Тяжесть лежала на сердце, ей еще не приходилось расставаться с сыном. «Может, отправиться с детьми на Тихий остров?» — эта мысль была такой приятной, что Алин начала сомневаться в правильности решения остаться в хогане. «У меня еще есть время подумать, но оборудование надо спрятать», — как ни странно, такое решение ее успокоило.
Алин решила сначала отнести самые тяжелые вещи, рассудив, что после нескольких ходок, сил у нее почти не останется.
Она сложила вещи в сумки и вышла на улицу. Люди метались, кто-то толкал тележки, доверху груженные полезными вещами, кто-то укреплял дом. Все были заняты своими делами.
Вдруг Алин услышала:
— Попалась, красотка, — грубые пальцы схватили ее запястье.
Она посмотрела в глаза мужчины и на секунду ей показалось, что это монстр: его зрачки сузились и сверкнули неприятным блеском. Свирепых хищников на планете не было, и с чем сравнить этот холодный и злобный взгляд Алин не знала, но почувствовала глубокое отвращение и страх.
— Заходи ко мне на чаек, — насмешливо сказал он.
— Ты в своем уме, Хисан? — Алин попятилась. — Надвигается катастрофа, какой чаек!
— А чего нам бояться? Спрячемся в своих хоганах и переждем, а потом весь мир будет для нас, — мужчина сверкнул глазами и отвратительно рассмеялся. — Кому суждено, тот и сдохнет, — продолжил он.
Алин на минуту показалось, что он смотрит на нее, как на кусок мяса и готовится съесть:
— Ты раньше так не разговаривал, что с тобой? Мне надо проводить сына на Тихий остров и перетащить в хоган приборы.

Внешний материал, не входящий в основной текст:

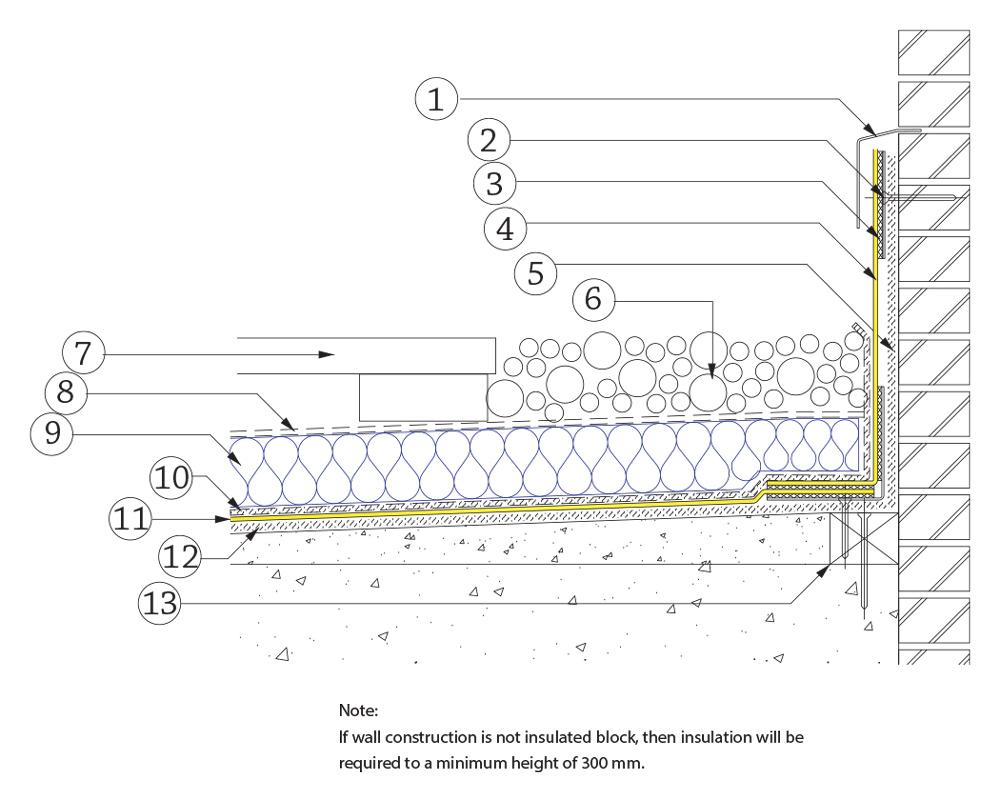 1
2
3
4
5
6
7
8
9
10
11
12
13

Note:
If wall construction is not insulated block, then insulation will be required to a minimum height of 300 mm.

— Ну, спрячем наши драгоценности, тогда и повеселимся, только ты и я, пусть все погибнут, — вновь захохотал он.
— Ты спятил? — Алин в ужасе попятилась.
— Нет, уж лучше мы самым простым способом избавимся от твоего сыночка: суденышко-то разобьется. Да так даже лучше. Остаемся только ты и я, — Хисан протянул руки, чтобы обхватить Алин за талию, но она вывернулась, бросила сумки и побежала в сторону леса. Хисан явно не ожидал, что жертва сбежит. Он совершил пару огромных прыжков, пытаясь поймать Алин, но передумал и повернул в поселок.
— Побегай, милая, ты же все равно вернешься к хогану, еще сто раз встретимся, — напоследок прокричал он удаляющейся фигурке.
Алин остановилась только у самой опушки и отдышалась.
«Хисан, должно быть, спятил, как наши соседи, только бы он больше не встретился мне сегодня», — подумала она и зашагала по опушке леса, чтобы войти в поселок по другой дороге.
Матиас отшвырнул лист. Мадонна с Набхи. Не то. Всё не то…
Годами он мечтал написать свою Мадонну. Ему позировали и знаменитости, и его любовницы. Со своими детьми и с чужими. Модельные ангелочки. Его собственное потомство — с доказательствами и сомнениями насчет законности. Каждый великий художник ведь оставлял после себя свою собственную Мадонну. И Дебарг жаждал воплотить этот идеал.
Очередную свою Мадонну, «Мадонну Набхи» он рисовал с этой… Арлин… Малин? Матиас вечно путал ее имя. Проще было говорить «дорогая», но женщина протестовала.
Матиас вздохнул. Вытер лицо грязным рукавом.
Эх, зачем Мадонна тому, кто мечтал всю жизнь о Лилит?
Лилит. Диана Пуатье. Мелания… Разминулись в веках.
Десятилетним пацаном Матиас наткнулся на портрет молодой прапрапра… слишком много «пра-» и обидно мало осталось от изящной артистки мюзиклов Мелании. В нее, эту ведьму и демонессу, некогда влюбился молодой французский пианист-виртуоз.
Матиас не знал, да и не хотел знать, которым по счету был тот роман в жизни страстной пра-. Но виртуоз, прежде чем в истерике удрать из России в свою Францию (а еще клялся, что русские корни имеет), успел оставить два подарка: законную фамилию и младенца со своими генами.
Разве это по-мужски? Трус, слабачок. Таких женщин, как она, сейчас нет. Тот трехмерный портрет (реконструкция сценических фото и записей) покорил Матиаса. Больше нигде и никогда не встречал он такого взгляда богини тьмы — бездна.
Именно Мелания стала родоначальницей династии Дебаргов-артистов. Ее ребенок унаследовал музыкальный гений папаши и пронзительную красоту матери. Слава и деньги — чересчур скромно, даже беспомощно, звучит эта расхожая фраза, какие могут быть слава и деньги за великие заслуги, но мир бросался к их ногам, будто истосковавшийся пес.